[Text for analysis — start]
Engineering · Thoughtcoast — code, evals, architecture

Evals first

The retrieval rebuild.

The company’s question-answering system started as the usual prototype: embed the documents, search by vector, hope. Against a hand-labelled gold set it scored roughly 0.05 recall@5 — the right source passage reached the top five results about once in twenty queries. It demoed well. It was useless.

The fix was unglamorous: hybrid retrieval — keyword search alongside vectors — then a reranking pass, tuned question by question against that gold set. Recall@5 now sits around 0.85. That figure is retrieval recall, not answer accuracy: it measures whether the right evidence reaches the model at all, which caps everything downstream.

What keeps the number honest is the gate: every retrieval change re-runs the gold set in CI, and a change that scores below the current baseline does not ship. The same logic runs in the simulation below, and in the public harness.

The case study → How to evaluate a RAG system — the method, written up → rag-eval-harness — the public repo →

A working simulation — go on, ship something bad

Break the deploy.

Eight gold questions, three candidate changes, one gate. The threshold is 0.80.

Gold-set results for the selected change
Gold question	Top-5 result
What’s the weekend call-out fee?	✓ in top 5 — rank 1
Which jobs need a permit to work near a watercourse?	✓ in top 5 — rank 2
What’s the cancellation policy inside 24 hours?	✓ in top 5 — rank 1
Who signs off a discount above 10%?	✓ in top 5 — rank 1
What PPE does confined-space entry require?	✓ in top 5 — rank 3
How do we invoice a job that spans two sites?	✗ not in top 5the evidence is split across two documents
What does error E-17 on the jetting unit mean?	✓ in top 5 — rank 1
When was the fleet insurance last renewed?	✓ in top 5 — rank 2

How the production systems are built.
[Text for analysis — finish]
[Data — start]
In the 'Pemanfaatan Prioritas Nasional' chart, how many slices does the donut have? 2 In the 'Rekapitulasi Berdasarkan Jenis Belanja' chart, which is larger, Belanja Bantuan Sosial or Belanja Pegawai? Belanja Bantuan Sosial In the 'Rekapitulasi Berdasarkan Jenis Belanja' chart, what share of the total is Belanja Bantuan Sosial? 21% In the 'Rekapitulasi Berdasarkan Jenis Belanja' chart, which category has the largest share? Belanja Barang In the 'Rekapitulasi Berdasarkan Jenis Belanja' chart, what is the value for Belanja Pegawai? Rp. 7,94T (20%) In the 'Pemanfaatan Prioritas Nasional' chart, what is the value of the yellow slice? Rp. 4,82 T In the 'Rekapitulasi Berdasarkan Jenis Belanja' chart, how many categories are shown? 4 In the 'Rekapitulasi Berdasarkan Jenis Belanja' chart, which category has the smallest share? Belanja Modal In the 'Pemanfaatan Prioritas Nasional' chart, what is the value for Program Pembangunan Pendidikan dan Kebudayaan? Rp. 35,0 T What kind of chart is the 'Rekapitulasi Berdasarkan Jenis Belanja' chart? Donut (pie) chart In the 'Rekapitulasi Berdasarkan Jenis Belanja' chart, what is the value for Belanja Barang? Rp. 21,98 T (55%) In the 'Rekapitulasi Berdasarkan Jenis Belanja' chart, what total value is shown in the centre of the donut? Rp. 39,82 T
[Data — finish]
> **Task brief**
Please answer these from the retrieval rebuild text:
1. Roughly what recall@5 did the prototype score against the hand-labelled gold set?
2. Around what figure does recall@5 sit now?
3. What threshold does the simulation set for the gate?
The material isn't needed for what follows.

> **Final answer**
1. Roughly 0.05
2. Around 0.85
3. 0.80